Me neither. I couldn’t play Cragne Manor through because the inventory started to totally overwhelm me. I have no idea how Mike kept track of all that in his Let’s Play.

A huge inventory probably contains a lot of red herrings, too, and while I’m fine with a little of that, a lot of it is a no for me.


It was all the coffee cup. I forget how much of this made it into the LP itself, but often when I was stuck on a puzzle the cup said was solvable, I’d leave the location, drop my whole inventory except the cup, then come back and see if the coffee’s response had changed, which was an easy way to divine whether I needed to actually look through my inventory or if I just needed to poke around a bit more.

Usually that was enough, but a few times I even used the cup to figure out which item of a few likely candidates was going to be of use.
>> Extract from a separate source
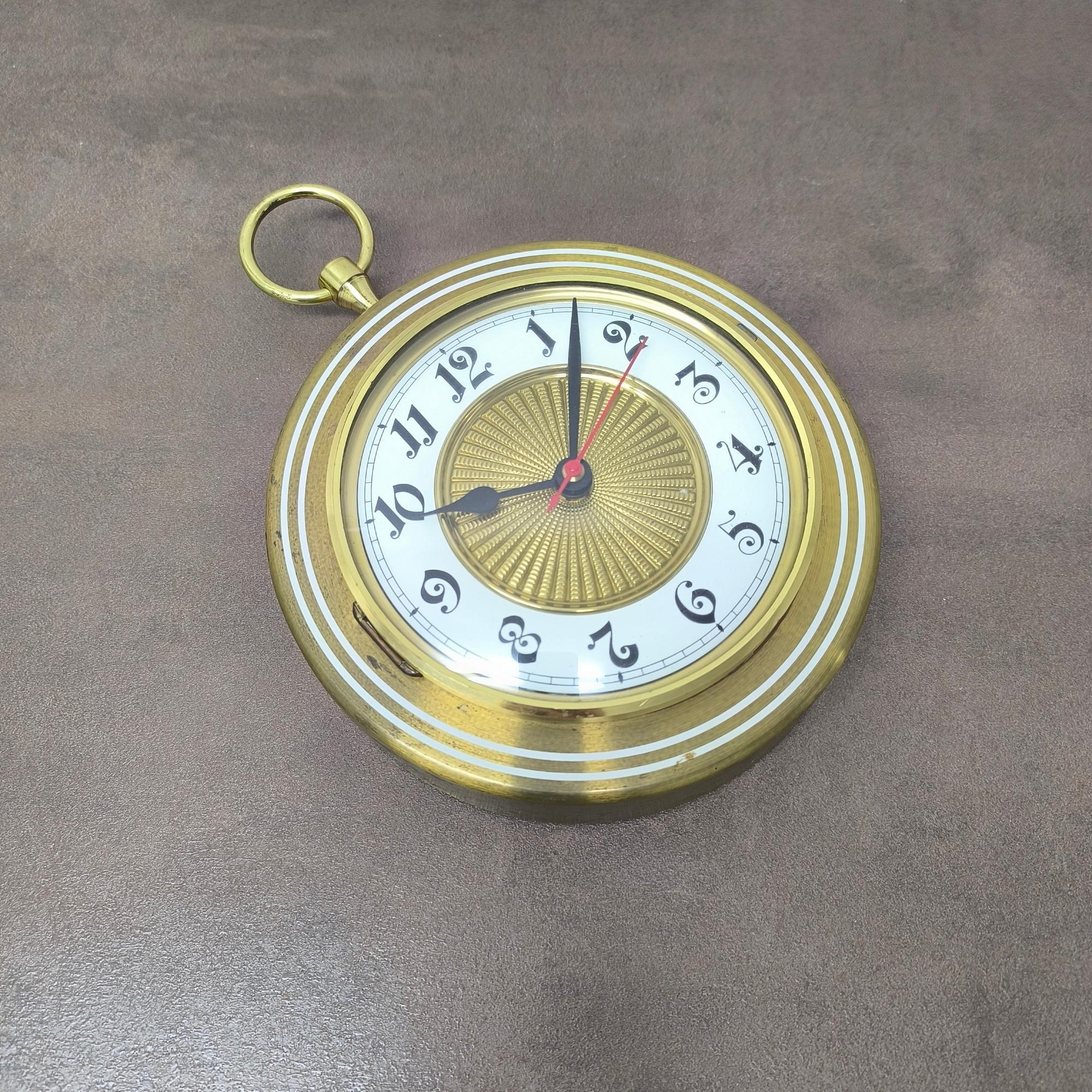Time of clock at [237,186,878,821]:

It was super handy!


I try to avoid places with nothing to do. They can be empty at first glance once in a while, but in that case there should always be something to discover later on. I like to believe I’m doing alright in this regard.
I also try not to grow the inventory too large, for example by giving items more than one role, but I am not very successful at this, as the player will end up carrying twenty or so useless items by the end if my games nonetheless.

I leave things out that might get me into trouble with powerful individuals or organizations. I also tend to have scrouples trampling on the powerless, so I entertain hopes for my games not ending up very provocative to the social margins.


NPC dialogue and conversation. My dialogue-writing skills have improved since Scroll Thief (it would be hard for them not to, but getting into LARPing did help a lot) but there’s a reason the NPC interactions were by far the weakest part of that game. I’ve never figured out a way to make a conversation system feel satisfying in the sort of puzzle-boxy parser games I like to write, so now I’ve started avoiding them as much as I can.

The one I’m working on for IFComp makes a mechanic out of being unable to speak and we’ll see how that turns out.


Or rather, to clarify: reducing “conversation” to GIVE and SHOW, actions that pertain to the medium-sized dry goods that inhabit a parser world.


At the risk of being controversial: I avoid using Chekhov’s Gun as a structure for planning things in a game. There’s an enjoyment and mechanical reward for having an environment which is slightly larger than it needs to be, with slightly more interactivity than necessary. I don’t like to call them “red-herrings” or “decoys”. They’re just things that would be in the environment normally, and if that makes your investigations a little more difficult, then finding your goal will be that much more rewarding. Some things I might hesitate to add (because they will spiral out quite a bit more than others), but I like to do the usual Valve-style “create guideposts for the player” method, but then add extra pockets and side-tangents of interactivity, too.

That’s just me, though. I’ve heard plenty of people argue the opposite.


To me there’s a difference between set dressing (this cave has stalactites and dripping water in it, which don’t impact any puzzles whatsoever) and red herrings (this cave has a hurdy-gurdy in it, which doesn’t impact any puzzles whatsoever).

Or, in other words, the difference between having a book on the set of your play that never gets read, and having a loaded gun on the set of your play which never gets fired.